*About this task*. Output each entry verbatim. Leave the images out.

━━ Provided entries ━━

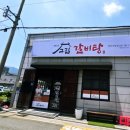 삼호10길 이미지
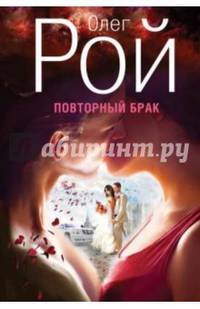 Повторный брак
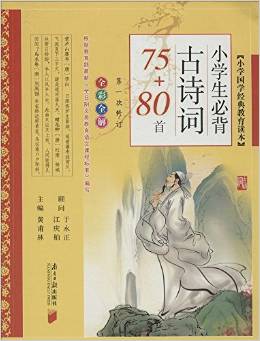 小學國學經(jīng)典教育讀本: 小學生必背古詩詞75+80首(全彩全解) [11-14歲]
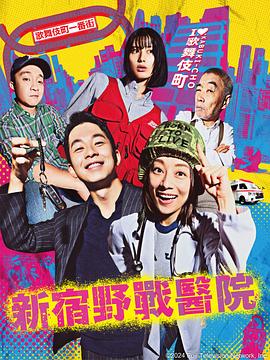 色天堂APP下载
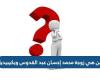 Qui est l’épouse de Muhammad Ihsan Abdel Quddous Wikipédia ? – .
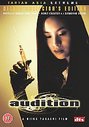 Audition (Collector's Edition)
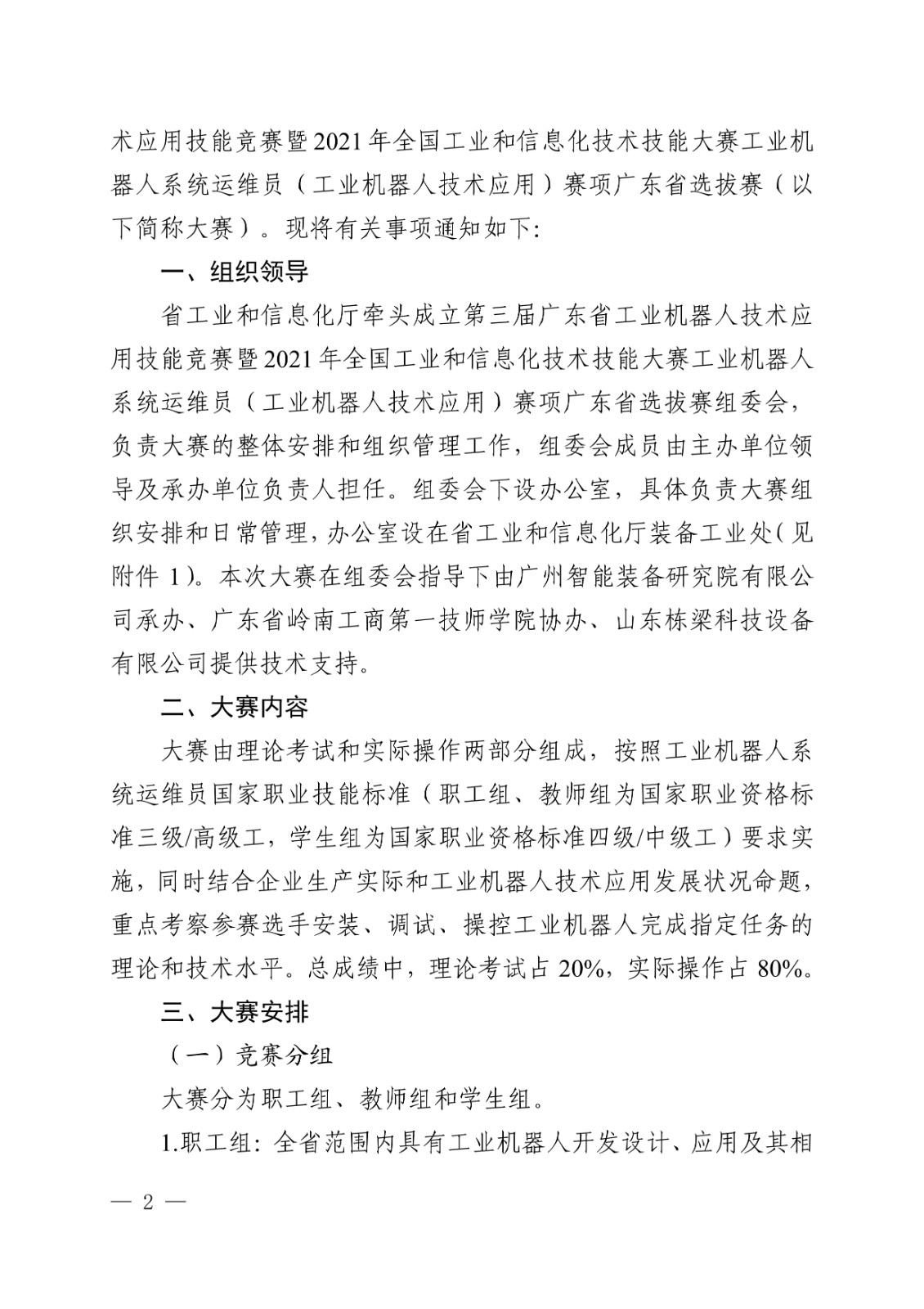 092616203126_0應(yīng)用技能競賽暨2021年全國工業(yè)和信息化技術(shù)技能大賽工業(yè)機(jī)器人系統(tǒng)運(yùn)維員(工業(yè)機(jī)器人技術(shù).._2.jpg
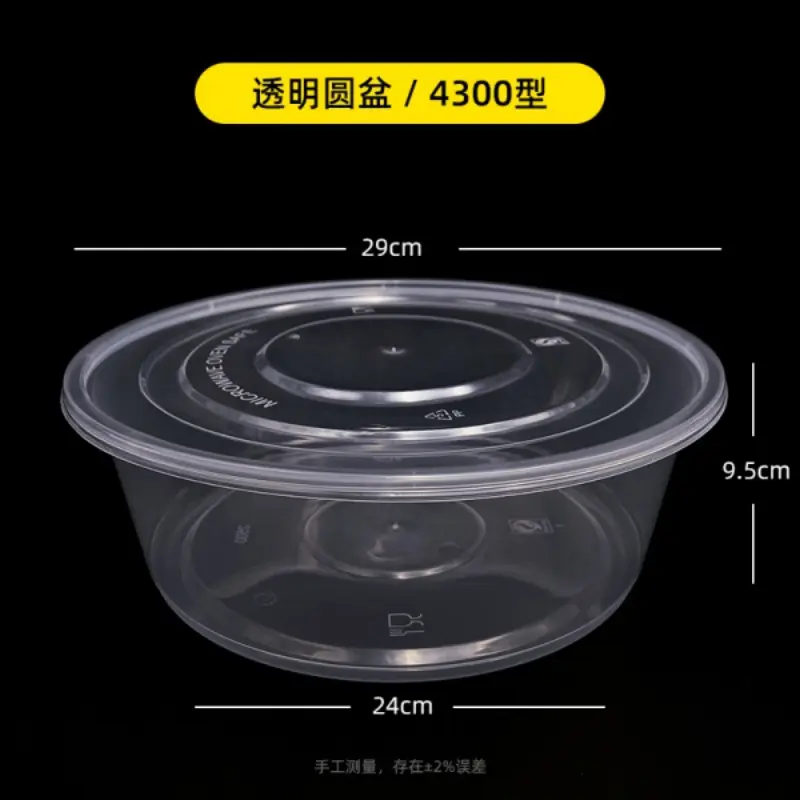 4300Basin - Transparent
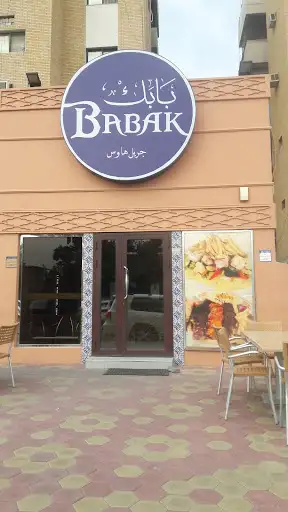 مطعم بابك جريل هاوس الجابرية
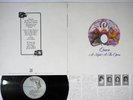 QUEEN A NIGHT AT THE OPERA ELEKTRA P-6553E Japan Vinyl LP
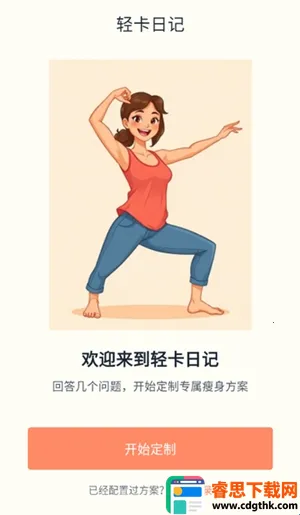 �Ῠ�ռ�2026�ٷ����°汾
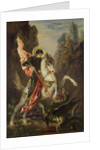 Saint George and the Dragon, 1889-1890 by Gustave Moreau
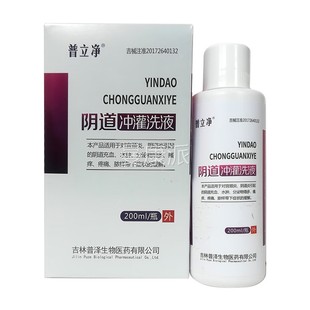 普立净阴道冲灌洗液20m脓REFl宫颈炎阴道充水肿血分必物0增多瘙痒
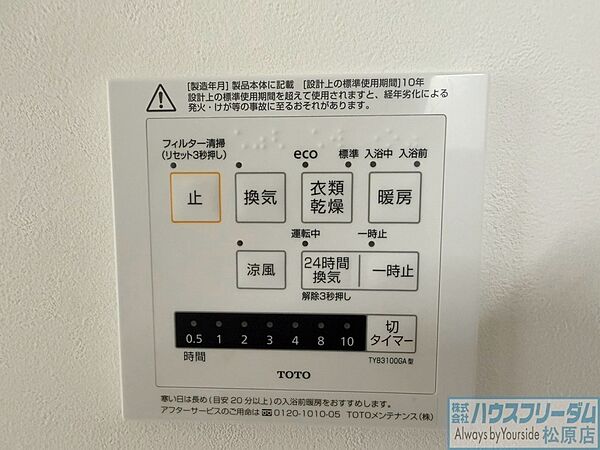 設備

━━━

*Output for this task*.
 삼호10길 이미지
 Повторный брак
 小學國學經(jīng)典教育讀本: 小學生必背古詩詞75+80首(全彩全解) [11-14歲]
 色天堂APP下载
 Qui est l’épouse de Muhammad Ihsan Abdel Quddous Wikipédia ? – .
 Audition (Collector's Edition)
 092616203126_0應(yīng)用技能競賽暨2021年全國工業(yè)和信息化技術(shù)技能大賽工業(yè)機(jī)器人系統(tǒng)運(yùn)維員(工業(yè)機(jī)器人技術(shù).._2.jpg
 4300Basin - Transparent
 مطعم بابك جريل هاوس الجابرية
 QUEEN A NIGHT AT THE OPERA ELEKTRA P-6553E Japan Vinyl LP
 �Ῠ�ռ�2026�ٷ����°汾
 Saint George and the Dragon, 1889-1890 by Gustave Moreau
 普立净阴道冲灌洗液20m脓REFl宫颈炎阴道充水肿血分必物0增多瘙痒
 設備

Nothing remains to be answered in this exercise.